- **THE TASK**:
Repeat the lines of the listing verbatim, starting at the line that contains "How far is the camera from point (235, 844)?" and ending at the final line of the listing.

- **TASK INPUT**:

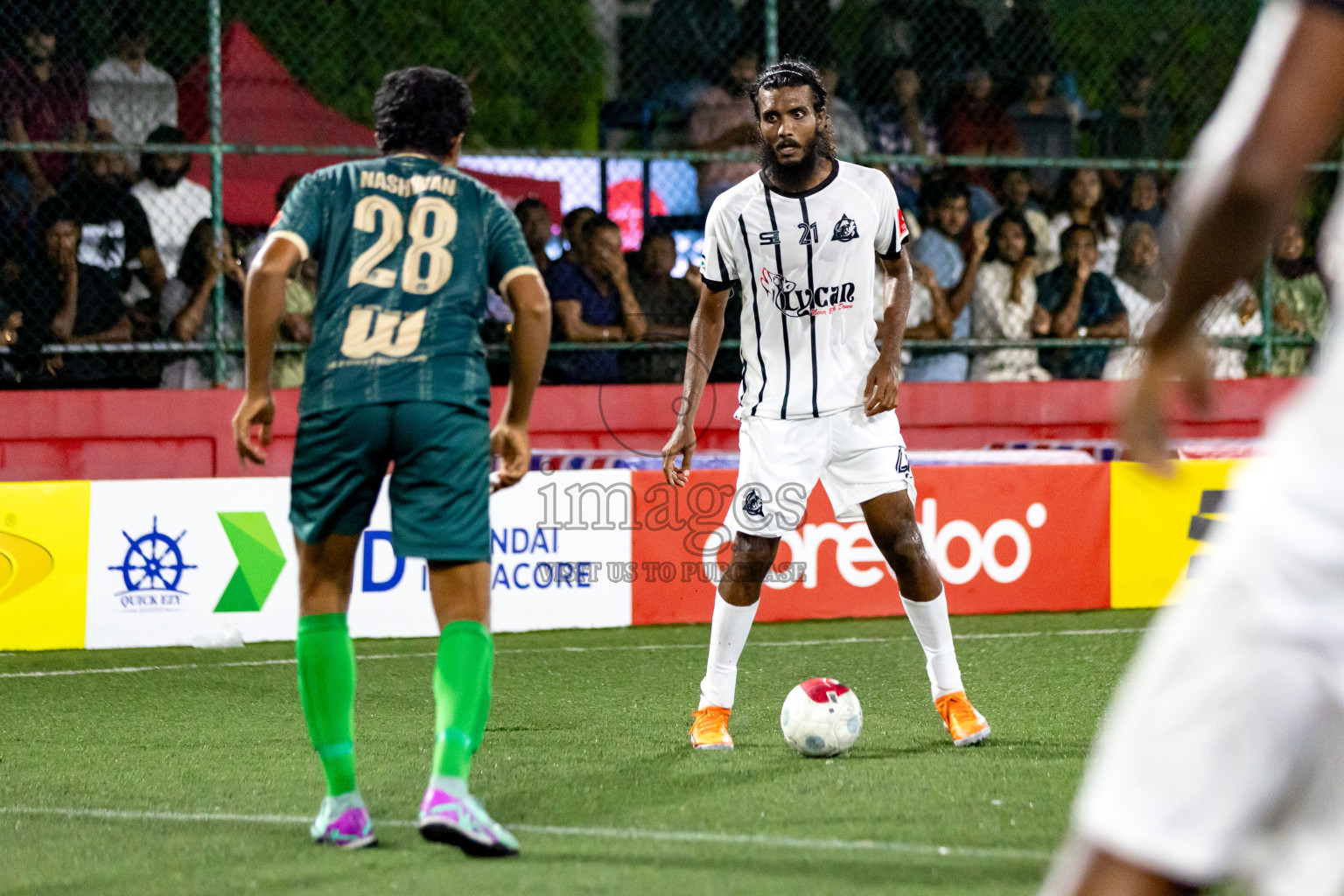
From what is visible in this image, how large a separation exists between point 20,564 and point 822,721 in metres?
4.71

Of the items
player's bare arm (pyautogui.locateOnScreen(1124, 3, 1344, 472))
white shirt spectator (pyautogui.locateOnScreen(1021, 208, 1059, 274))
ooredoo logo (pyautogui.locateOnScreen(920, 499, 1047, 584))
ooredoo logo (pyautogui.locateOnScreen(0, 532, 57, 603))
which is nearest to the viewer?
player's bare arm (pyautogui.locateOnScreen(1124, 3, 1344, 472))

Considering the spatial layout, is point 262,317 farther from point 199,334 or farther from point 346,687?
point 199,334

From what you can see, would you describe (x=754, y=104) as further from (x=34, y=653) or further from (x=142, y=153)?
(x=142, y=153)

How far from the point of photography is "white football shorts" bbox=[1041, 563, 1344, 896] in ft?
5.76

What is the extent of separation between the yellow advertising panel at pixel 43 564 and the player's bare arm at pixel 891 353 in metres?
4.55

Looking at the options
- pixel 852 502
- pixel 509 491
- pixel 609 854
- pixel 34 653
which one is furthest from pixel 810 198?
pixel 34 653

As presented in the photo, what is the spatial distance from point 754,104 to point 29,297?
570 cm

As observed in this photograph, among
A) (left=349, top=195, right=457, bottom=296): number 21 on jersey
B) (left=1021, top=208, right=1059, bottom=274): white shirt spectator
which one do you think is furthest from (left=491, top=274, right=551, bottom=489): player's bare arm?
(left=1021, top=208, right=1059, bottom=274): white shirt spectator

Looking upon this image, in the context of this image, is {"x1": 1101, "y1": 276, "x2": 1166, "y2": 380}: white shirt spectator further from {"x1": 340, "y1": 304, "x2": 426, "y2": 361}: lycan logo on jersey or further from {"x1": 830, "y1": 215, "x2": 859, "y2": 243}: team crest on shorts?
{"x1": 340, "y1": 304, "x2": 426, "y2": 361}: lycan logo on jersey

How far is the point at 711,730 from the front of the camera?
5.35m

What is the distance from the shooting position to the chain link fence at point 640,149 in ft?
31.9

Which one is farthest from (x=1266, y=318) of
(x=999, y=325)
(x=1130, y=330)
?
(x=999, y=325)

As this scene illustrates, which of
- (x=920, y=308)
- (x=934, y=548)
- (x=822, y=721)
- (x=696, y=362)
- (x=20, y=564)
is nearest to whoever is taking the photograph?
(x=822, y=721)

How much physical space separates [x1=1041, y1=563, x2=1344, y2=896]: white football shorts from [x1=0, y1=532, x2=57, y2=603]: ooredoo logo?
7148mm
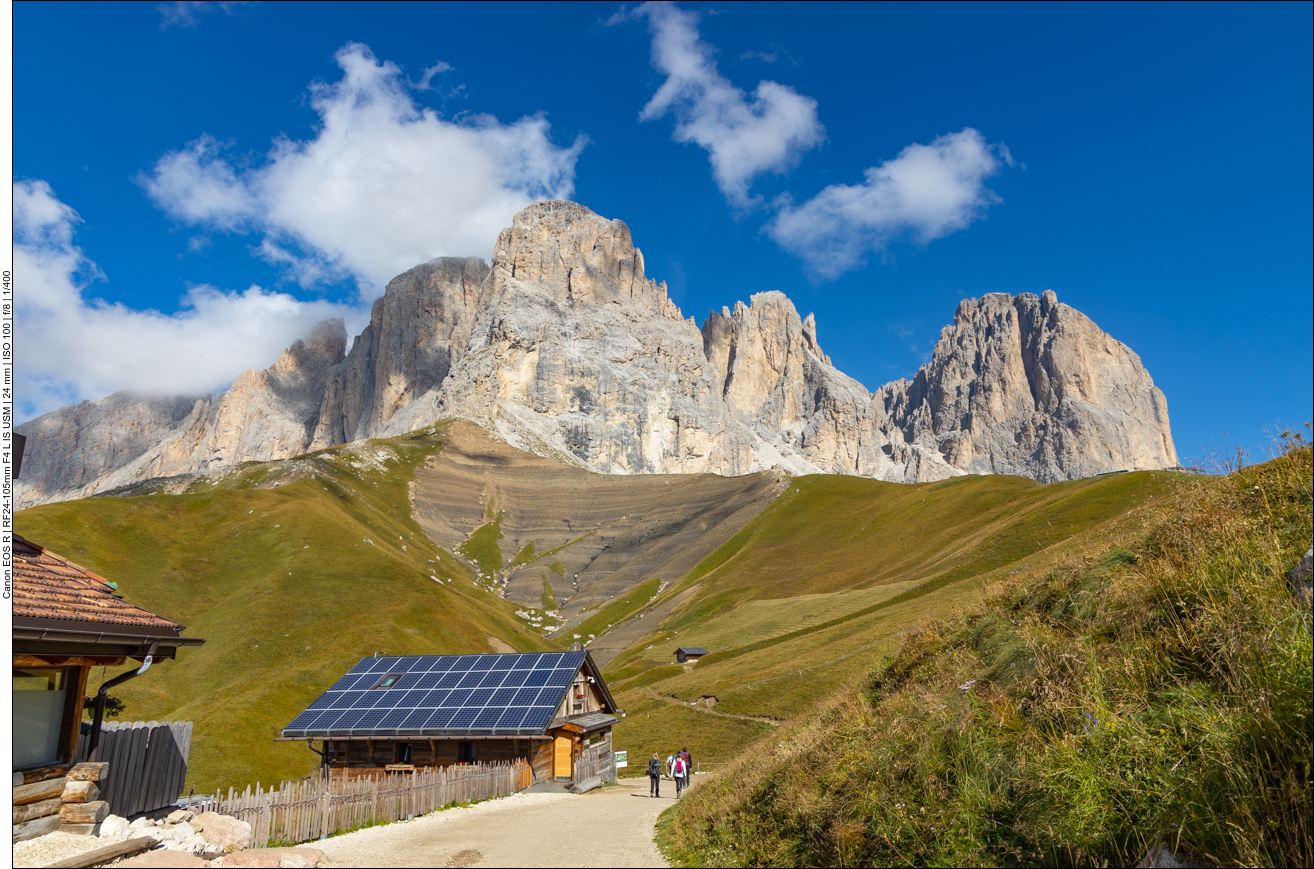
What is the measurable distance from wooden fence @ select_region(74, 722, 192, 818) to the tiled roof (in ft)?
9.42

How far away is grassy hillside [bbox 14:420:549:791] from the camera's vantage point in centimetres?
6400

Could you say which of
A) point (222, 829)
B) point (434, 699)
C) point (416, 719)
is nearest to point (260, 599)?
point (434, 699)

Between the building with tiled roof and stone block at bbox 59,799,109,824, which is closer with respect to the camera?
the building with tiled roof

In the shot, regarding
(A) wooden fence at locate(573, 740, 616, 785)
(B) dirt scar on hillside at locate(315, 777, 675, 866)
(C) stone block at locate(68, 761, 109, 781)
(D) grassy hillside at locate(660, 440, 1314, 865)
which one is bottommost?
(A) wooden fence at locate(573, 740, 616, 785)

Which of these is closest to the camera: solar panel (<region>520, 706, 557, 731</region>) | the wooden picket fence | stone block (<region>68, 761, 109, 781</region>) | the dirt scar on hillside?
stone block (<region>68, 761, 109, 781</region>)

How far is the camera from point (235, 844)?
15.8m

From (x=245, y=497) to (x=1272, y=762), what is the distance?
466 ft

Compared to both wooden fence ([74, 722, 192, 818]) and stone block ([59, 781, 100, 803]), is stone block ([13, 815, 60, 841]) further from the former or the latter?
wooden fence ([74, 722, 192, 818])

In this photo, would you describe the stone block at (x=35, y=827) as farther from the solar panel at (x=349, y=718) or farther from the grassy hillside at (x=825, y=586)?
the solar panel at (x=349, y=718)

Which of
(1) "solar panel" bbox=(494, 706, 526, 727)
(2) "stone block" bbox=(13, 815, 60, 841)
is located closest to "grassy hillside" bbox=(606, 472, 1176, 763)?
(1) "solar panel" bbox=(494, 706, 526, 727)

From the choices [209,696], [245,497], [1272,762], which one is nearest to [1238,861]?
[1272,762]

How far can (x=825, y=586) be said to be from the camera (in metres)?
102

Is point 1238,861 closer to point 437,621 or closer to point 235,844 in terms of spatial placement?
point 235,844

- **EXPECTED OUTPUT**:
How far is the camera from point (235, 844)?
15.8m

From (x=245, y=497) to (x=1272, y=762), what is the distance?
466 ft

Compared to both wooden fence ([74, 722, 192, 818]) and stone block ([59, 781, 100, 803]), is stone block ([13, 815, 60, 841]) further from the former or the latter?
wooden fence ([74, 722, 192, 818])

In this photo, would you describe the stone block at (x=35, y=827) as farther from the solar panel at (x=349, y=718) or farther from the grassy hillside at (x=825, y=586)?
the solar panel at (x=349, y=718)

Which of
(1) "solar panel" bbox=(494, 706, 526, 727)
(2) "stone block" bbox=(13, 815, 60, 841)
is located closest to "grassy hillside" bbox=(606, 472, 1176, 763)?
(1) "solar panel" bbox=(494, 706, 526, 727)

From the choices [209,696], [245,497], [1272,762], which one is nearest to [1238,861]?
[1272,762]

How far can (x=825, y=586) be said to be from the camera (in metres)?
102

Is point 1238,861 closer to point 437,621 or closer to point 235,844 in terms of spatial placement?
point 235,844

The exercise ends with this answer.